## Given data
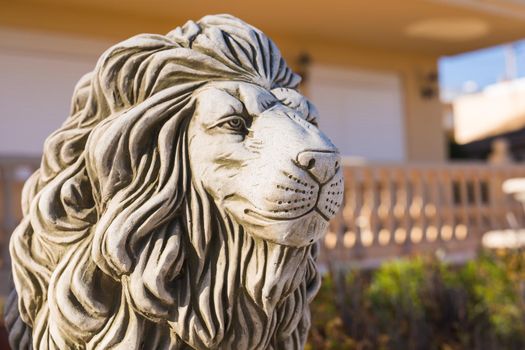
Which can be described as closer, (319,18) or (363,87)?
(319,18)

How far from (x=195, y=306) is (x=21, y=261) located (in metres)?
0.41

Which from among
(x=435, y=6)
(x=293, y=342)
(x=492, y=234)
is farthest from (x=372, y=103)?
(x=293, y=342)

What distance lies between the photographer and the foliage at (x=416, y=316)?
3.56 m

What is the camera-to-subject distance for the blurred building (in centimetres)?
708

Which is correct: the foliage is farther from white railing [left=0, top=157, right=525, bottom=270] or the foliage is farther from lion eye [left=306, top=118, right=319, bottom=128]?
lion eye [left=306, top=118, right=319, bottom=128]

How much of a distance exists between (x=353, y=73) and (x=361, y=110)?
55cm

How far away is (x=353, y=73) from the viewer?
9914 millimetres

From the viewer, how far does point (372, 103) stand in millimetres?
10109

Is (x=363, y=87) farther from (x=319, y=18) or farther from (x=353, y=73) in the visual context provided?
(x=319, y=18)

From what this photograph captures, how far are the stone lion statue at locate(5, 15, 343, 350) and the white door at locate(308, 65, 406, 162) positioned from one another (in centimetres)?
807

* * *

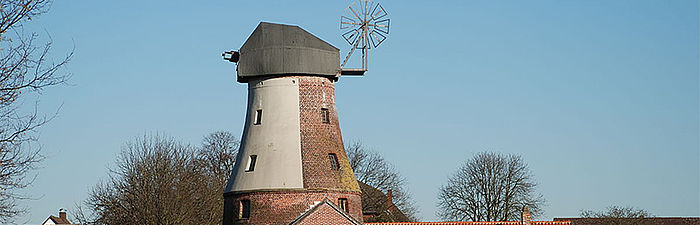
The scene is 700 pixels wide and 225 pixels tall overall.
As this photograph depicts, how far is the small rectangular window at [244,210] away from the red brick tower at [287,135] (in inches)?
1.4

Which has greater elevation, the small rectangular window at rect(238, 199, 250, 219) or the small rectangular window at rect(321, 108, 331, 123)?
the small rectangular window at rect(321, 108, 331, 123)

==

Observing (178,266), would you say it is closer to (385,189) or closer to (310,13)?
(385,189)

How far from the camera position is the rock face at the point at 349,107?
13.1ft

## Given exercise
How many lines in the data above contain the word "this", with case counting? Reply with the number only.

## Written answer
2